Вместе со всегдашними приятелями он забирался в какую-нибудь дальнюю деревушку, где можно было неожиданно попасть на гулянье. Иногда, по воскресеньям, они обедали в деревне, к чему Педро Антонио и его жена относились доброжелательно, полагая, что это должно отвлечь Игнасио от греха. Хорошо подкрепившись, молодые люди устраивались на траве и, глядя вокруг, вели неторопливую беседу. К вечеру они пускались в обратный путь.

Солнце садилось, свет мешался с тенью, и голубые очертания далеких гор рисовались на блекнущем небе. В этот час вечерней молитвы смягченные краски дня давали отдых глазу, а обоняние и слух, напротив, обостренно улавливали душистые прохладные запахи сумерек, далекий собачий лай и пронзительный детский крик, которые звучали как голоса самой долины, перекрываемые треском цикад. Понемногу темнело. Забыв о себе, Игнасио словно становился прозрачным, проникаясь голосами долины. Зачарованная окружающим, душа его раскрывалась навстречу проходящей перед ней и сквозь нее череде мимолетных образов: грудам обмолоченной пшеницы, детским крикам, которые доносились снизу, лишенные эха, возникающего только в замкнутом помещении, недвижно застывшим деревьям. То это был крестьянин, который, опершись на мотыгу, провожал их взглядом, то другой, идущий навстречу и приветствующий их медлительным жестом, то показавшийся вдалеке голубой дымок над хутором, то мирно, не поднимая головы, пасущиеся коровы – последнее, что видал он в тихо тающем свете дня. Все участники прогулки шли в сосредоточенном молчании, но, когда вдалеке послышался вечерний звон колокола и крестьянин в поле обнажил голову перед молитвой, Рафаэль, не выдержав, воскликнул:

Ветра порывы разносят над миромЗвон колокольный, звон погребальный…
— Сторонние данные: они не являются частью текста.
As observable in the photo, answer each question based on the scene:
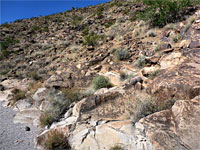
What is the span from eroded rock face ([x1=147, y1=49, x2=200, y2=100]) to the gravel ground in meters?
3.75

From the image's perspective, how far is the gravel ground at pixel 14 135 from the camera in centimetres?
329

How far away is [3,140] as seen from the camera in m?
3.48

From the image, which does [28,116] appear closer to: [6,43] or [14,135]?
[14,135]

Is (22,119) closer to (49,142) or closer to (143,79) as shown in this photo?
(49,142)

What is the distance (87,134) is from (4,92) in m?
6.75

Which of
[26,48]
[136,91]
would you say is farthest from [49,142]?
[26,48]

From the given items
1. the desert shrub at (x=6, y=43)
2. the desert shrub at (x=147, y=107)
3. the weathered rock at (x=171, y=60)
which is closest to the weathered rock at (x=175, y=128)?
the desert shrub at (x=147, y=107)

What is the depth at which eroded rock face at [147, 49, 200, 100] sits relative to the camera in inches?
114

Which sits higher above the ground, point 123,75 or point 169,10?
point 169,10

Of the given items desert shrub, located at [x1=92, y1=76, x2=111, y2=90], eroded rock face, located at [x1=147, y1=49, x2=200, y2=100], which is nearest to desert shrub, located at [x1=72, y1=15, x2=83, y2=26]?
desert shrub, located at [x1=92, y1=76, x2=111, y2=90]

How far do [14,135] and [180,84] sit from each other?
5.00 metres

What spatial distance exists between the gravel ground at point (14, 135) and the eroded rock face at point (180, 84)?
3.75 metres

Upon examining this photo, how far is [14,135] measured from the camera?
12.3ft

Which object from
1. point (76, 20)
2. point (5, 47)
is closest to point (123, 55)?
point (5, 47)
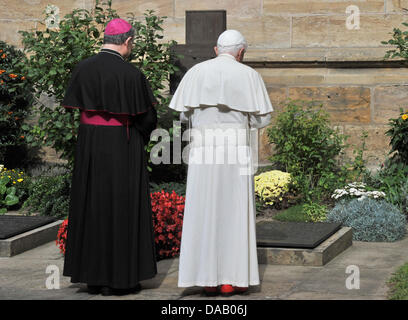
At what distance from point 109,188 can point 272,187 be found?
3580mm

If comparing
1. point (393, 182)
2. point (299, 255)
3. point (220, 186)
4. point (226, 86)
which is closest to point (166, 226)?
point (299, 255)

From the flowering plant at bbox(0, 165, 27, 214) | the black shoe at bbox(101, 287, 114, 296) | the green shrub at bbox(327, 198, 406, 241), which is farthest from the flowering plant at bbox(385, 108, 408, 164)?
the black shoe at bbox(101, 287, 114, 296)

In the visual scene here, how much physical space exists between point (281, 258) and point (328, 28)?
14.0 ft

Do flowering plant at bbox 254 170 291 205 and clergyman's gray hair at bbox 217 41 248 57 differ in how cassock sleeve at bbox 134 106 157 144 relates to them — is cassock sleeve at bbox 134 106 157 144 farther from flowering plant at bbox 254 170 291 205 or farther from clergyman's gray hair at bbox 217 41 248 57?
flowering plant at bbox 254 170 291 205

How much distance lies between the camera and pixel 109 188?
6.02 metres

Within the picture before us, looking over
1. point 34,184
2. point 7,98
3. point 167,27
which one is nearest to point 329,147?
point 167,27

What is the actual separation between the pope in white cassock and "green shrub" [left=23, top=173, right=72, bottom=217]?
3598mm

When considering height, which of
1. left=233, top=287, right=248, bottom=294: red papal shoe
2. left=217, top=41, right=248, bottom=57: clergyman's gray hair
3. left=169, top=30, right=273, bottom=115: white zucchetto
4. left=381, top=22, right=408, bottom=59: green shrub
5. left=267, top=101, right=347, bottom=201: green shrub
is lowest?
left=233, top=287, right=248, bottom=294: red papal shoe

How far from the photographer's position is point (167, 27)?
35.6 ft

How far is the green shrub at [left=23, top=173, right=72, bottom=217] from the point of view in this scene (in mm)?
9250

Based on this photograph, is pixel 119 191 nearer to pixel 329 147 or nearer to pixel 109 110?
pixel 109 110

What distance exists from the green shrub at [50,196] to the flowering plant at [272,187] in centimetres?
228

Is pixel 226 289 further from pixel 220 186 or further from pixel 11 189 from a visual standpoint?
pixel 11 189

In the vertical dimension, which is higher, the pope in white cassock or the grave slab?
the pope in white cassock
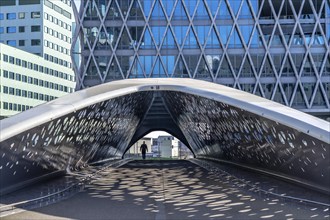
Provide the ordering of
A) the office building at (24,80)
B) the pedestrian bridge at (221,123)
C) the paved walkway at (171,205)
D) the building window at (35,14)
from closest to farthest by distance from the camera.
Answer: the paved walkway at (171,205) < the pedestrian bridge at (221,123) < the office building at (24,80) < the building window at (35,14)

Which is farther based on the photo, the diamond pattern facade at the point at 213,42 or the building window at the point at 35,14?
the building window at the point at 35,14

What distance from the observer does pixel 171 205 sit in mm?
10820

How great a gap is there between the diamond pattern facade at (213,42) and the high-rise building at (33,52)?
31.4 m

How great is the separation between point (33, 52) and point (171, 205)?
8981 centimetres

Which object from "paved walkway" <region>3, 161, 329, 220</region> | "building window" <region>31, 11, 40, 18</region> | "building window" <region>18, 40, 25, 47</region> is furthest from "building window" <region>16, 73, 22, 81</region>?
→ "paved walkway" <region>3, 161, 329, 220</region>

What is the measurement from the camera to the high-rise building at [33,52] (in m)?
82.8

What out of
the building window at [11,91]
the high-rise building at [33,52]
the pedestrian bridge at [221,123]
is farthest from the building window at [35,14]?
the pedestrian bridge at [221,123]

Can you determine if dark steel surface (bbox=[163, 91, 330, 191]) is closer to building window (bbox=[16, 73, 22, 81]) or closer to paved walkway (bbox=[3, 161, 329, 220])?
paved walkway (bbox=[3, 161, 329, 220])

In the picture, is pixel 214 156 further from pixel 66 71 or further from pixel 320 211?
pixel 66 71

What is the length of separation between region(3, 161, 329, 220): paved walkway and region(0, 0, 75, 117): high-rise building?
71953 millimetres

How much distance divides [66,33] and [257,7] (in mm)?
61215

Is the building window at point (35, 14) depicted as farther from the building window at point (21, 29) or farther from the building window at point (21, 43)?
the building window at point (21, 43)

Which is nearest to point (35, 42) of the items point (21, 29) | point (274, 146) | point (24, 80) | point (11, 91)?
point (21, 29)

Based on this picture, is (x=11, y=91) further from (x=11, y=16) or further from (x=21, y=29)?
(x=11, y=16)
Но чистый голос Хуана Хосе перебил его, затягивая песню:

Дин-дин-дон!.. Я умираю.Звучен колокол в тиши.Если любишь, умоляю,Поскорей ко мне спеши…И все разом подхватили:Не смогу прийти, хоть слышу,Как звонят колокола.Девица в платочке красном,Ах, с ума меня свела…

И Рафаэль подтягивал высоким трепетным голосом, возведя очи к небу и умоляюще прижав руку к груди.

Первым различив в темноте внизу звездочки городских фонарей, один из юношей, не прерывая пения, указал на них остальным. Сортсико,[58] звуки которого, казалось, исполняли в воздухе торжественный танец, перекрывали голоса полей. Вступив на городскую окраину, они пели уже тише, но все-таки пели сортсико, в то время как истинные дети города, бродя по улицам, надсадно распевали модные песенки, изо всех сил стараясь привлечь к себе внимание прохожих, стать центром общего внимания. Придя домой, Игнасио, как обычно, лег спать, думая про себя: «Завтра снова в контору, будь она проклята!»

Вылазки в горы умиротворяли его буйный нрав, и душа, насытясь пением, обретала покой на неделю вперед. Пение нравилось ему больше, чем музыка; он любил, когда звуки его голоса, выплескивая скопившуюся энергию, смешиваются с шумом ветра.